November 10th to December 23rd, 2010
Notes for the exhibition:
Once, a long while ago, I was in a jewelry shop when I overheard a customer ask the owner, pointing to a ring in a case by the window, “Is it real?” The jeweler replied, “If you can hold it in your hand it is real.”
I make objects and installations that explore spaces that often exist beyond our perceptual abilities, spaces that exist because I dare to imagine them or have the courage to celebrate them once I have discovered them for myself. My sculptures and installations include everyday materials; however, their tension and the awkward reality they portray, stems from the source of their construction being equal parts real and imagined.
For example, on first glance a viewer might casually guess that some of my sculptures resemble specimens from the sea or images from a petri dish.

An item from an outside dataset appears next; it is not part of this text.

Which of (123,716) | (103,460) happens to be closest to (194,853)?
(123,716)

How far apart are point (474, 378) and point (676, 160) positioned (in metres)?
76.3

Yet on close inspection, they find dingle balls from the dollar store, electrical wiring from home depot or foil from the kitchen. These materials are manipulated and juxtaposed with organic materials and traditional sculpture supplies. Seen together a new reality emerges and the sculptures suddenly sing their own shrill quirky songs.

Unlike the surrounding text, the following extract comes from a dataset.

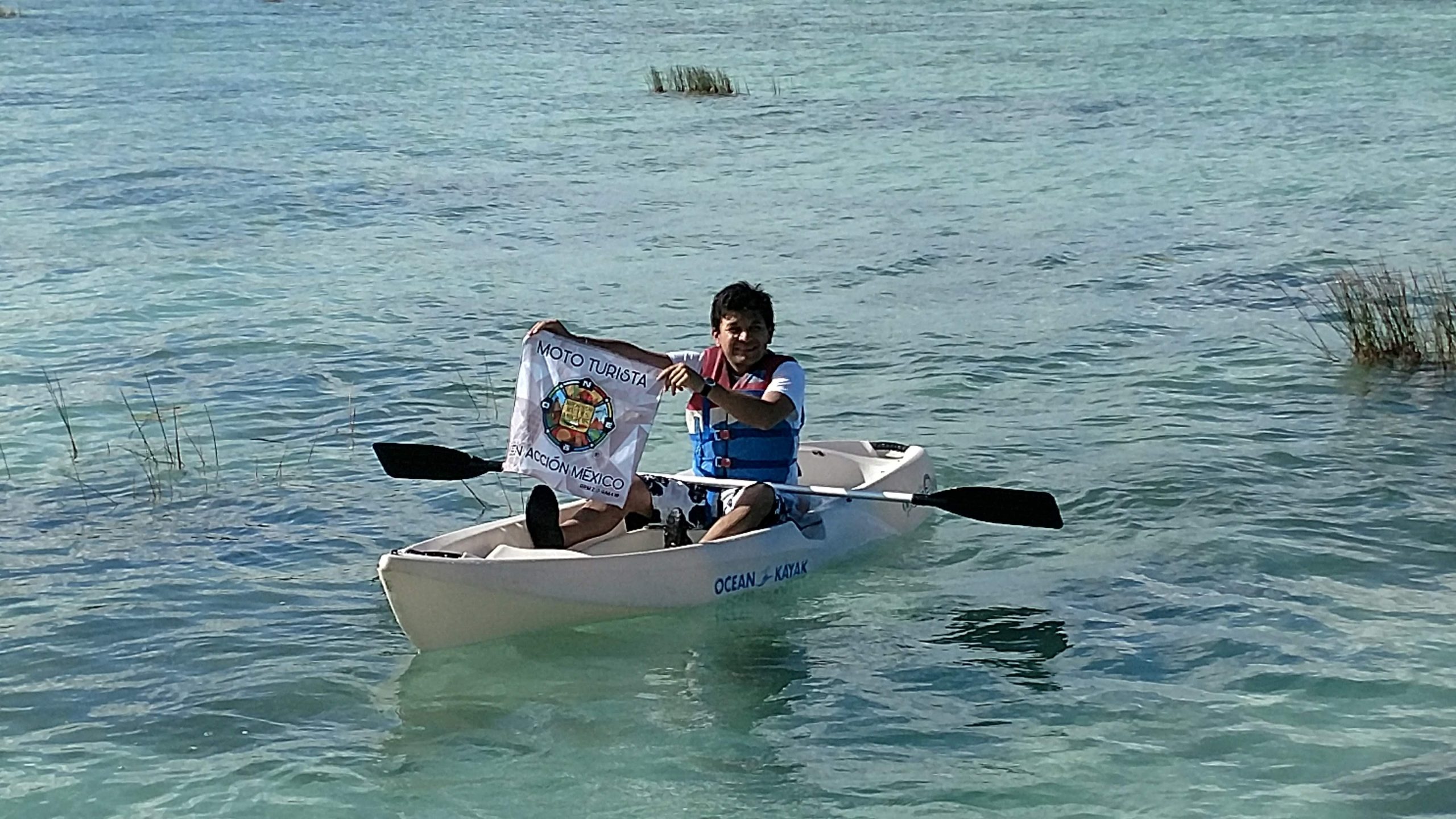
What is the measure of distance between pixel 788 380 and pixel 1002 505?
111 cm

For several years now I have been working on the Architecture of a Scent series. The twisting of space in Indian miniature painting and the compression of space in industrial schematic drawings helped spark this series of work. I began by trying to imagine what these types of spaces would look like as three-dimensional form. I wondered how I could make these forms exist in the real world, with the challenging and sobering effects of gravity, yet suggest the wonder, strangeness and weightlessness of the micro or macroscopic worlds beyond our bodies perceptual limits or the dreamscapes of our busy days and restfull nights -- places we enter only with the aid of powerful lenses or our imagination.
I wanted these sculptures to shift scale within each individual work like industrial schematic drawings, to go from the scale of our everyday world to the scale of a chemical model (This is easily done on paper but three dimensionally very difficult). During the process of building the first sculptures in the series, I observed and liked the way these forms suggested being part of a larger system. You sensed that they have some sort of purpose but you couldn’t really figure it out. They have a presence and familiarity that invokes the natural world without resorting to naturalism or realism and glories in an overt artificiality without lapsing into mere decoration.
Architecture of a Scent: Somewhere off the coast of Davenport. This work breaks new ground by grafting a different kind of space to the two primary spaces employed in the earlier works in the series. A landscape view is now combined with a specimen and chemical model view to create a more complex and challenging work. This new work at one moment suggests a shimmering cliff off the coast of Northern California blanketed in the spring with fields of tender yellow green mustard, then shifts almost instantaneously to a sparkling barnacle encrusted specimen view; then it flickers again presenting a microscopic view or an abstraction of a form illustrated via a chemical model. It becomes the building blocks of the organism itself having germinated and grown into its own ecosystem.